═════ SUPPLIED PASSAGE ═════

Early reports indicate that the Trump Hotel Collection may have experienced its second credit card breach in the span of less than one year.
Brian Krebs, a respected investigative information security journalist, broke the news on his blog with a statement issued by a representative from Trump Hotels.
"We are in the midst of a thorough investigation on this matter," the statement reads. "We are committed to safeguarding all guests’ personal information and will continue to do so vigilantly."
Krebs reached out to Trump Hotels after three sources in the financial sector said they had noticed a pattern of fraud on customers' credit cards at multiple Trump Hotel Collection properties over a period of two to three months. Those properties include Trump International Hotel New York, Trump Hotel Waikiki in Honolulu, and the Trump International Hotel & Tower in Toronto.
News of this possible breach follows not a year after Trump Hotels began investigating another credit card breach.
Though the luxury hotel chain initiated its investigation of the breach in July of 2015, it did not confirm the incident until October.
These two security events represent the growing threat that targeted attacks pose to the hospitality industry as a whole.

═════ SUPPLIED DATA ═════

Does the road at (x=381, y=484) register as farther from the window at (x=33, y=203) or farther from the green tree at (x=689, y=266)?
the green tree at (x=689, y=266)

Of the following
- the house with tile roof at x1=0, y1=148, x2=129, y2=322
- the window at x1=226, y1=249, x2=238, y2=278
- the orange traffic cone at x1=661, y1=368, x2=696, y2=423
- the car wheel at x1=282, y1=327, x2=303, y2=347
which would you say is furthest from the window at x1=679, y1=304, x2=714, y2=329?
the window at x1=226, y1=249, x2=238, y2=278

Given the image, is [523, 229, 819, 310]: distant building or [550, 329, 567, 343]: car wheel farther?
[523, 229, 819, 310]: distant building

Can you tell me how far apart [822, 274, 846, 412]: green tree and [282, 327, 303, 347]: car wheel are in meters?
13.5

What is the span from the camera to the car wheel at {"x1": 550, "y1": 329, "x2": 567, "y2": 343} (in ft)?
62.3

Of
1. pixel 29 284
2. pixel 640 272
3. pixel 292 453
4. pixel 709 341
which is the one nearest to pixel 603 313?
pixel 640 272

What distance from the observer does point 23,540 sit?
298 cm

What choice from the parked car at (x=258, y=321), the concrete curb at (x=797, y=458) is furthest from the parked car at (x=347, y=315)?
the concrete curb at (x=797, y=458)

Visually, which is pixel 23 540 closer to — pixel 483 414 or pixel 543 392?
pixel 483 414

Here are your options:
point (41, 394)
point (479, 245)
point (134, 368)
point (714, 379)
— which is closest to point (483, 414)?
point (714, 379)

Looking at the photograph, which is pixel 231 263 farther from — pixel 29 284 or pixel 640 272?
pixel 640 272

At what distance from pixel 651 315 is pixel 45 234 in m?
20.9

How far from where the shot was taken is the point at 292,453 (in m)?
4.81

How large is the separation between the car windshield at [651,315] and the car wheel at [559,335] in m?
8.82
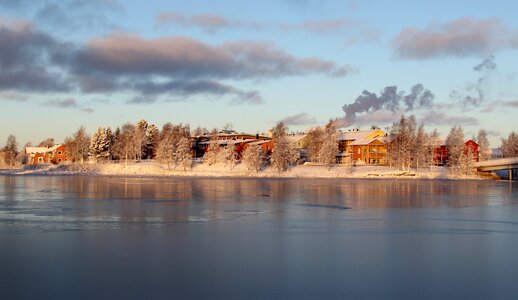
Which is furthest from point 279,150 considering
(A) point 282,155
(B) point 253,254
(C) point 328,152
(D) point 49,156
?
(D) point 49,156

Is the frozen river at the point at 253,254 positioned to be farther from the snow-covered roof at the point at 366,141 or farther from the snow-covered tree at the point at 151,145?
the snow-covered tree at the point at 151,145

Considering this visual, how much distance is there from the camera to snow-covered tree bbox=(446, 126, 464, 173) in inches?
3472

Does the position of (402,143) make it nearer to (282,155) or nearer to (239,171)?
(282,155)

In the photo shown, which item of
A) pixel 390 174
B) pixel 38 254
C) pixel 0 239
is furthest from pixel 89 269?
pixel 390 174

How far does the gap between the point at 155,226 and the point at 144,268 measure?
845cm

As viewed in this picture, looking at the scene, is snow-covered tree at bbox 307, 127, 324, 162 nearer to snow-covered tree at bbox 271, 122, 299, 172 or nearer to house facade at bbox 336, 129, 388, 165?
house facade at bbox 336, 129, 388, 165

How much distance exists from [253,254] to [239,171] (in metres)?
79.4

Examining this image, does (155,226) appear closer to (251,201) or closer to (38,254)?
(38,254)

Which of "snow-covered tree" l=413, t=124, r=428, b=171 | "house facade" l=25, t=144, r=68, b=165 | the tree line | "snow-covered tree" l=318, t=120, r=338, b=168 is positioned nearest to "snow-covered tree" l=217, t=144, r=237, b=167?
the tree line

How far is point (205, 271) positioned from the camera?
14.6 metres

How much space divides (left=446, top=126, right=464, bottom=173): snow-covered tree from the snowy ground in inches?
61.5

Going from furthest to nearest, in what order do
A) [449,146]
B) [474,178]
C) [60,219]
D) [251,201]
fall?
[449,146] → [474,178] → [251,201] → [60,219]

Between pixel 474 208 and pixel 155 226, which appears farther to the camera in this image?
pixel 474 208

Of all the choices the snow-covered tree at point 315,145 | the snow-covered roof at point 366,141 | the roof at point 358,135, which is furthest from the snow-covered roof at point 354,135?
the snow-covered tree at point 315,145
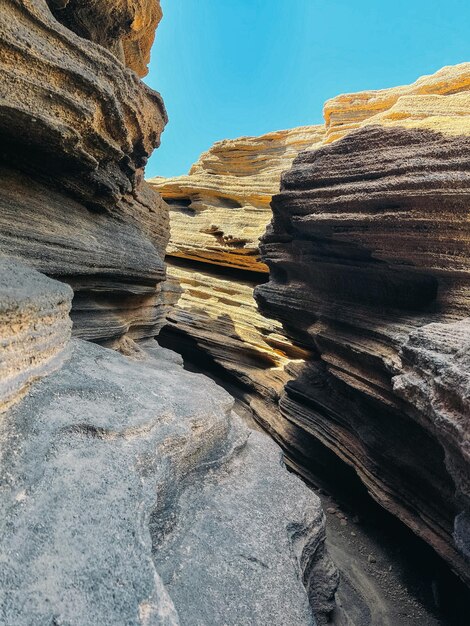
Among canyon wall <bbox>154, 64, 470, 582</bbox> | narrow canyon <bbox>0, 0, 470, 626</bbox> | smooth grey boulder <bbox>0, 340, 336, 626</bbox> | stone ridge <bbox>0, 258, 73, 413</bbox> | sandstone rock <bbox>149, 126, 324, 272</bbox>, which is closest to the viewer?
smooth grey boulder <bbox>0, 340, 336, 626</bbox>

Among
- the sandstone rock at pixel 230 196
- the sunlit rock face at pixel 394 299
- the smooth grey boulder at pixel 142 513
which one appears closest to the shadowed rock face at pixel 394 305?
the sunlit rock face at pixel 394 299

═════

REQUIRED TASKS »
**a.** From the Trump Hotels breach article, copy verbatim the stretch from "Krebs reached out" through "incident until October.".
**b.** Continue the Trump Hotels breach article, starting right after its final sentence.

ANSWERS »
**a.**
Krebs reached out to Trump Hotels after three sources in the financial sector said they had noticed a pattern of fraud on customers' credit cards at multiple Trump Hotel Collection properties over a period of two to three months. Those properties include Trump International Hotel New York, Trump Hotel Waikiki in Honolulu, and the Trump International Hotel & Tower in Toronto.
News of this possible breach follows not a year after Trump Hotels began investigating another credit card breach.
Though the luxury hotel chain initiated its investigation of the breach in July of 2015, it did not confirm the incident until October.

**b.**
"Hospitality organizations are ideal targets for the cybercriminal today because they handle highly valuable personal and financial information--the proverbial goldmine for the cyberthief. Large, well-known chains are even more susceptible targets due to the sheer volume of data that they store and share," Zach Forsyth, a director of technology innovation at Comodo, told Softpedia. "Unfortunately, many of these companies have antiquated IT security technology in place, which is an easy workaround for the hackers. It’s a harsh reality that the technology some organizations use today is as effective as installing a home security system that alerts you to a break-in after the robbers have already stolen everything, vandalized the house and left. By then, it’s too late."
In light of recent attacks against other organizations in the hospitality sector, including Rosen Hotels & Resorts, Forsyth recommends that hotel IT departments focus on proactive protection by installing secure web gateways and endpoint protection solutions.